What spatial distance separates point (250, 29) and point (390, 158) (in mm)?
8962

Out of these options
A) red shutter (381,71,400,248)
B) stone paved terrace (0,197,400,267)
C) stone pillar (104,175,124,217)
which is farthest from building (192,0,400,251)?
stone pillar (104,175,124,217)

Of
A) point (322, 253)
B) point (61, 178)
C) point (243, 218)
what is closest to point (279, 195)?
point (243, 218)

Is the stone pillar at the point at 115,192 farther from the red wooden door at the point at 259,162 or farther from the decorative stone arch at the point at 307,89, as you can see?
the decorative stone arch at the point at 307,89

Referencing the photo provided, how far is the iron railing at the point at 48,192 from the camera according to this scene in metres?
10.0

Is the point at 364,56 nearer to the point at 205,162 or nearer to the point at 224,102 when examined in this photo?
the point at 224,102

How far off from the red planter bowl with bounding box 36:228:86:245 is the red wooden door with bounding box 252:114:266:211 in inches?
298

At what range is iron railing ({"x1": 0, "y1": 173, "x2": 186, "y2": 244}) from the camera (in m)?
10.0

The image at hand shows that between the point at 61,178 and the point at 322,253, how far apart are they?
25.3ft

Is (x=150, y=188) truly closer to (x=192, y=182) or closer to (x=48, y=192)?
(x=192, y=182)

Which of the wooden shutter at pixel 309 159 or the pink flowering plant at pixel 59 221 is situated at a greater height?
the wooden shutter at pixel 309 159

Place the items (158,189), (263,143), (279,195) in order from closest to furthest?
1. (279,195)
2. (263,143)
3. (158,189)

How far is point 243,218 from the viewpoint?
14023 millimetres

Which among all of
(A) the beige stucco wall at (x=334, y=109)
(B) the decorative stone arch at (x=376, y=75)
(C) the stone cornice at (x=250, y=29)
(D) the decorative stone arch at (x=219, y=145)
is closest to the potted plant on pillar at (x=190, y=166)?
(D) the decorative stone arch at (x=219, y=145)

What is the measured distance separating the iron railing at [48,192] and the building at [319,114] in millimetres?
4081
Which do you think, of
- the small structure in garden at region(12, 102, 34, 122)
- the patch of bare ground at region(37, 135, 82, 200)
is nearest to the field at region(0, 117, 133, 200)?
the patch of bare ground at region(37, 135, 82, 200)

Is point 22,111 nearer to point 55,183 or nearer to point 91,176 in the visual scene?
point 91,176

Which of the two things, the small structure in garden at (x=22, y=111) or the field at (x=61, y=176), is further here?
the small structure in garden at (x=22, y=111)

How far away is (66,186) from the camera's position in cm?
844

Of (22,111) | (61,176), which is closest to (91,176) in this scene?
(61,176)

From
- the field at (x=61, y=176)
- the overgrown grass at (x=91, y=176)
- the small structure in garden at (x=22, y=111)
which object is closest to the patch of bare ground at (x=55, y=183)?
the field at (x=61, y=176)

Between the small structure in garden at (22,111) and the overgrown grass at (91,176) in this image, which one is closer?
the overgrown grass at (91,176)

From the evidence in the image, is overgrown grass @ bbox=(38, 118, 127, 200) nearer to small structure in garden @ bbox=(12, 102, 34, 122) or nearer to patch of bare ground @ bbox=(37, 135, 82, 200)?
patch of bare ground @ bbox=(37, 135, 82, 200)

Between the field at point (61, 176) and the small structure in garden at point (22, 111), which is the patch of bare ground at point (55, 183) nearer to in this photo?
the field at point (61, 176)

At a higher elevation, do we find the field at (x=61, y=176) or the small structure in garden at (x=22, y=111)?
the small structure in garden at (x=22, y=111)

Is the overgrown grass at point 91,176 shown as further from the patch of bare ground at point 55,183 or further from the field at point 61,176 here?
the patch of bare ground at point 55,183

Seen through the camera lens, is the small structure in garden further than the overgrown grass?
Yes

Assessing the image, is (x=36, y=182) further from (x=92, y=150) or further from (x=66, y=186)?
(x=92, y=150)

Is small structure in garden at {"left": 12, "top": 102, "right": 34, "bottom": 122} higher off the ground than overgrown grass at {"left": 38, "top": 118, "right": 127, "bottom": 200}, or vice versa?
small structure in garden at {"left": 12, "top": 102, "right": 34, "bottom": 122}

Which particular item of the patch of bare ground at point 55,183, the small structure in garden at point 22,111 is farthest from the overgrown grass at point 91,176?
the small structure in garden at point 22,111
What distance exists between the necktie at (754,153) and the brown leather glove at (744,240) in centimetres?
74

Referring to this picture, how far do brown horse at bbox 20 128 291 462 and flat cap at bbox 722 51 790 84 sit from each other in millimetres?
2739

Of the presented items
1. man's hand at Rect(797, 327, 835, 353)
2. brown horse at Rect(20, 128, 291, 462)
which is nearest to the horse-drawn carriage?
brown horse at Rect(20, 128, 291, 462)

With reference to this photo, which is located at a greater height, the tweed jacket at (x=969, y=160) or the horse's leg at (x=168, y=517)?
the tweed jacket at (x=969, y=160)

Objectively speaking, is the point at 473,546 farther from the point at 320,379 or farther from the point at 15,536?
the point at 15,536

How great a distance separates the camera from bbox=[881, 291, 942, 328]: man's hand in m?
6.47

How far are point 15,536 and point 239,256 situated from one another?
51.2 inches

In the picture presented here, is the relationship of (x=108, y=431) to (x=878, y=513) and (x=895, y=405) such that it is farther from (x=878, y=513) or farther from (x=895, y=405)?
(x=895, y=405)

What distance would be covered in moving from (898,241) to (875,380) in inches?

--

§ WHAT YOU ARE ASKED TO DO
Carry over every line from the one containing "How far are" through the end of the entries, leaving the wording of each entry as it stands but adding -56 to every number in the answers, whether it is a distance or a coordinate.

§ COMPLETE OUTPUT
How far are point 15,536 and point 239,256 situated from one another?
-4.8 inches

In the picture presented here, is the relationship of (x=108, y=431) to (x=878, y=513) and (x=895, y=405) such that it is farther from (x=878, y=513) or farther from (x=895, y=405)?
(x=839, y=349)

What distance would be covered in moving from (898,241) to (875,380) in inches?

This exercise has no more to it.